Speed varies sharply by funding method and delivery channel. SEPA bank transfers from Italy to a digital provider settle in 0-1 business day, after which Wise, Remitly, and Revolut typically deliver MXN to Mexican accounts within minutes to 2 hours thanks to Banxico's SPEI rails. Debit-card funding accelerates the front leg, often achieving end-to-end delivery in under 30 minutes at a 0.5-1% premium. Economy options taking 1-3 business days exist but rarely save more than EUR 2-3 — only worth it on transfers above EUR 5,000 where the fee delta scales.
The two largest receiving banks in Mexico are BBVA México and Banorte, which together hold roughly 40% of retail deposits, and every major digital provider supports direct CLABE-account deposits to both. Santander México, HSBC México, and Citibanamex are also broadly supported. For unbanked recipients, Mexico's OXXO cash pickup network spans 19,000+ stores nationwide, making it one of the easiest countries in Latin America to receive cash remittances without a bank account — Remitly and WorldRemit both integrate with OXXO for pickups typically ready within 15 minutes. Mobile wallet delivery to Mercado Pago and Spin by OXXO is also growing rapidly.
Mexico does not tax inbound personal remittances regardless of size, and there is no ceiling on personal transfers from Italy under EU PSD2 rules. However, Mexican banks must report deposits exceeding USD 10,000-equivalent (roughly EUR 9,200) to SAT under anti-money-laundering rules — perfectly legal but documentation-heavy.

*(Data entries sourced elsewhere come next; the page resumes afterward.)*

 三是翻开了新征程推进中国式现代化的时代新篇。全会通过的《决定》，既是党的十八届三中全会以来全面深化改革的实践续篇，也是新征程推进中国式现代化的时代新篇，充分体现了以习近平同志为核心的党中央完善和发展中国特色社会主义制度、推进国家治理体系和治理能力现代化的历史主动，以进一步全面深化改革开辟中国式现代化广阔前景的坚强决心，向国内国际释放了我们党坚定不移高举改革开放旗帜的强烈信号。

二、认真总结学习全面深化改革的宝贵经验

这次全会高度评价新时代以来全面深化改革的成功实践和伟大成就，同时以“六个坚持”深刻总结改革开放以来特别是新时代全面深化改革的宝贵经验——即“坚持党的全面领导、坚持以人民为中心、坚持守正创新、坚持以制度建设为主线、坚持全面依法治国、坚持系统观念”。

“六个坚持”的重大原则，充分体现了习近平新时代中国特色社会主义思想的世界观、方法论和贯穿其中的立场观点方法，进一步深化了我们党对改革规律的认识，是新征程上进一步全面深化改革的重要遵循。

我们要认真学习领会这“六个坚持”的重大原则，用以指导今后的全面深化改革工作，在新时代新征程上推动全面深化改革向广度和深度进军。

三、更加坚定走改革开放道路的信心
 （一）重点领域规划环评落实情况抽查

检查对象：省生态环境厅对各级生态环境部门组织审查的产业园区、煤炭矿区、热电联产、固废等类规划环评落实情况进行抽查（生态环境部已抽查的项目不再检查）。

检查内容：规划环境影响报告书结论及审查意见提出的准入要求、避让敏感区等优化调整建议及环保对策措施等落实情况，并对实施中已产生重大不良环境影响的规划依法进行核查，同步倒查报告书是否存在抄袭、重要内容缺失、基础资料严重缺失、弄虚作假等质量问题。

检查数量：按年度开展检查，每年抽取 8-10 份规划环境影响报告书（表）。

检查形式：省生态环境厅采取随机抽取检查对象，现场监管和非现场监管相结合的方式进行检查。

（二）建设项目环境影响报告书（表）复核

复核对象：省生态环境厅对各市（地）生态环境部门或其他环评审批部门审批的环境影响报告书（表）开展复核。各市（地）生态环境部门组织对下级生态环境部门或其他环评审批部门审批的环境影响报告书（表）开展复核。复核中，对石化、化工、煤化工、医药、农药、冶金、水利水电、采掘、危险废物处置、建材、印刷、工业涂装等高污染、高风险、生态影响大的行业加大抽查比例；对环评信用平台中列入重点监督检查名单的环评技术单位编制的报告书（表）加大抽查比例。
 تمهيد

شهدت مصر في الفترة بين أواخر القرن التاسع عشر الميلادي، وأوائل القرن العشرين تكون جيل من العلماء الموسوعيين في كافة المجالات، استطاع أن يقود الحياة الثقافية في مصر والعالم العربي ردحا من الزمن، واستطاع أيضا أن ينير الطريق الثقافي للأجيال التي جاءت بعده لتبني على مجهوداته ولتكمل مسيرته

On the infrastructure side, Mexico's OXXO convenience store network (19,000+ locations) enables instant cash pickup, while Banxico's SPEI system handles instant bank transfers 24/7, including weekends and holidays, giving this corridor unusually robust last-mile delivery compared to most Latin American destinations.
EUR/MXN has averaged 18.5-22.5 over the past 24 months, with volatility spikes around Banxico and ECB rate announcements. Set rate alerts on Wise or XE at your target threshold and execute when the mid-market crosses it. For transfers above EUR 5,000, the cost difference between providers can exceed EUR 100 — always re-quote on the day of transfer rather than relying on last month's research. Avoid Friday-evening and weekend transfers on Revolut and bank-card providers, where weekend FX markups of 1% apply.